99% du réseau internet passe par les câbles sous-marins

Des centaines de câbles de télécommunications longs de milliers de kilomètres assurent aujourd’hui les transmissions de données intercontinentales. Véritables autoroutes de l’information, ces câbles sous-marins, véhiculent environ 99% des communications mondiales et sont donc indispensables au fonctionnement d’un réseau comme Internet.
Le site Submarine Cable Map (TeleGeography) propose une carte intéressante qui offre une vue interactive de ces interconnexions :
Carte des câbles sous-marins réseau internet France
On peut y voir, notamment, que le câble sous-marin le plus proche de Villeneuve d’Ascq (où sont situés les bureaux d’Eurafibre) est celui reliant Ostende (BE) à Broadstairs (UK), il porte le nom de « Tangerine » et il est exploité par CenturyLink, une entreprise de télécommunications et fournisseur d’accès à Internet partenaire d’Eurafibre !

Le câble sous-marin en fibre optique le plus long.

Il existe plus de 420 câbles dans le monde, totalisant 1,3 million de kilomètres, soit plus de trois fois la distance de la Terre à la Lune.
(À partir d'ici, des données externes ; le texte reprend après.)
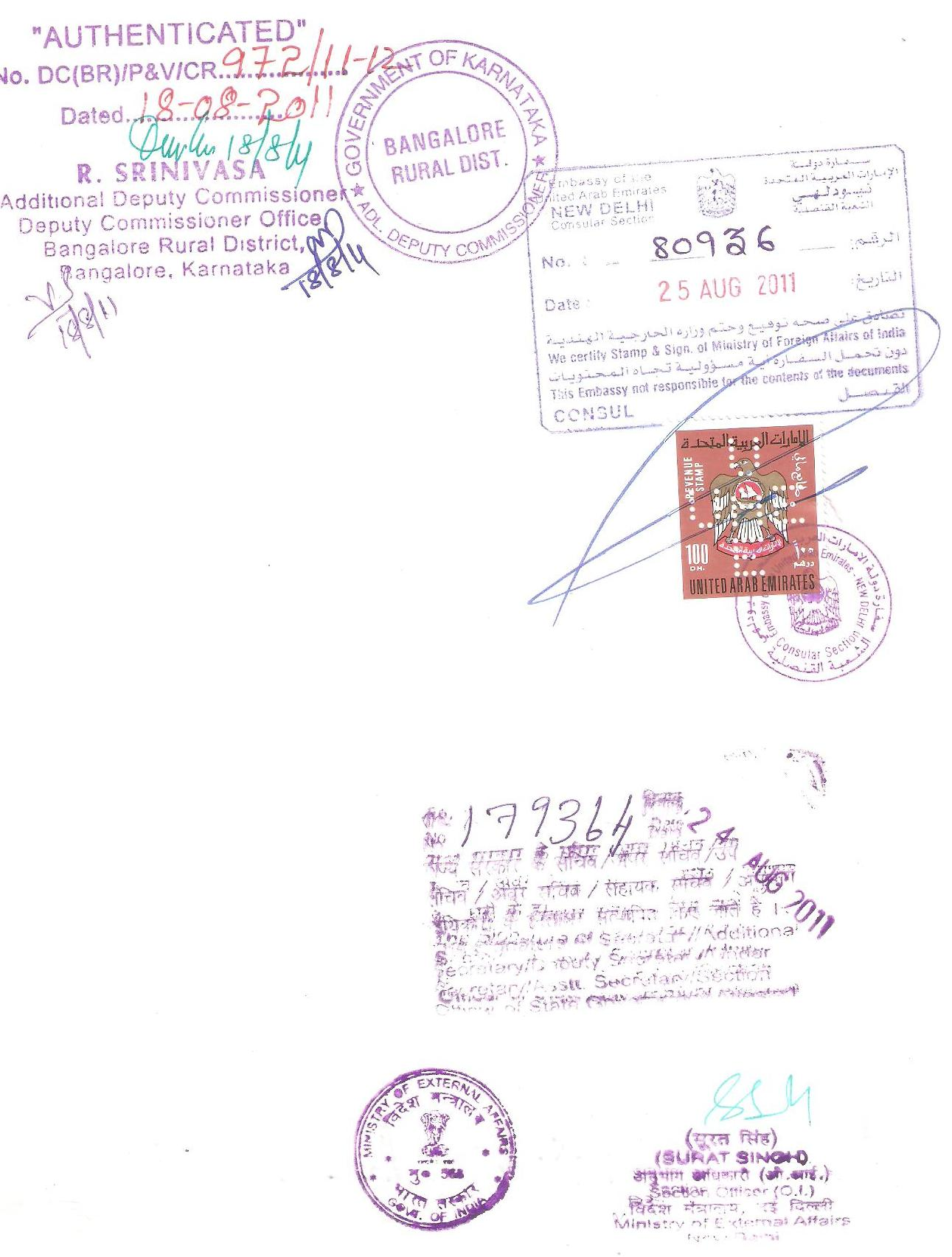 Certificate attestation for oman embassy consulate commercial certificate sample yadclub Image collections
Le record : 39.000 kilomètres de long est pour le câble « SEA-ME-WE 3 » (pour South-East Asia – Middle East – Western Europe 3) qui interconnecte l’Asie du Sud-Est, le Moyen-Orient et l’Europe de l’Ouest.
Sea-Me-We 3

Avec 36 nouveaux câbles, l'année 2020 fut marquée par un nombre record de déploiements.
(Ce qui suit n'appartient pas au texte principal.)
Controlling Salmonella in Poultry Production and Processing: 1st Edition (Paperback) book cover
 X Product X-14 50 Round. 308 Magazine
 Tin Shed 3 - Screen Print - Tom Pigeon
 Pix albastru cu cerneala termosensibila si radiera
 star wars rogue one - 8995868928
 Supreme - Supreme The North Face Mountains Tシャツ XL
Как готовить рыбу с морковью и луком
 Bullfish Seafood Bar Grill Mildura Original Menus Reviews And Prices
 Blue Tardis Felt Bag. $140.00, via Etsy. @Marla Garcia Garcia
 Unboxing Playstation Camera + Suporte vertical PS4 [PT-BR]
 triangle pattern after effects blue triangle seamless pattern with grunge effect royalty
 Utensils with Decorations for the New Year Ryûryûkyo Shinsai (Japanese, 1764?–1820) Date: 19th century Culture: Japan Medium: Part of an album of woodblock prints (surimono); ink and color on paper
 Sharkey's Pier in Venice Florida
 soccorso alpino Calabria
Ces infrastructures sont aujourd'hui aussi cruciales que les gazoducs et les oléoducs. Mais sont-elles aussi bien protégées ?
Les câbles sous-marins modernes utilisent la fibre optique pour transmettre les données à la vitesse de la lumière. Or, si à proximité immédiate du rivage les câbles sont généralement renforcés, le diamètre moyen d'un câble sous-marin n'est pas beaucoup supérieur à celui d'un tuyau d'arrosage.

Depuis plusieurs années, les grandes puissances se livrent une "guerre hybride", mi-ouverte mi-secrète, pour le contrôle de ces câbles. Alors que l'Europe se concentre de plus en plus sur les menaces de cybersécurité, l'investissement dans la sécurité et la résilience des infrastructures physiques qui sous-tendent ses communications avec le monde entier ne semble pas aujourd'hui une priorité.
Or, ne pas agir ne fera que rendre ces systèmes plus vulnérables à l'espionnage et aux perturbations qui coupent les flux de données et nuisent à la sécurité du continent.
On recense en moyenne chaque année plus d'une centaine de ruptures de câbles sous-marins, généralement causées par des bateaux de pêche traînant les ancres. Il est difficile de mesurer les attaques intentionnelles, mais les mouvements de certains navires commencèrent à attirer l'attention dès 2014 : leur route suivait les câbles sous-marins de télécommunication.
Les premières attaques de l'ère moderne datent de 2017 : câbles Grande-Bretagne–USA, puis France–Etats-Unis, arrachés par les chalutiers d'une grande puissance coutumière de l'emploi de forces irrégulières lors de tensions internationales. Si ces attaques demeurent inconnues du grand public, elles n'en sont pas moins préoccupantes, et démontrent la capacité de puissances extérieures à couper l'Europe du reste du monde. On rappellera qu'en 2007, des pêcheurs vietnamiens ont coupé un câble sous-marin afin d'en récupérer les matériaux composites et de tenter de les revendre. Le Vietnam perdit ainsi près de 90% de sa connectivité avec le reste du monde pendant une période de trois semaines. Une attaque de ce type est extrêmement facile à réaliser, y compris par des acteurs non étatiques.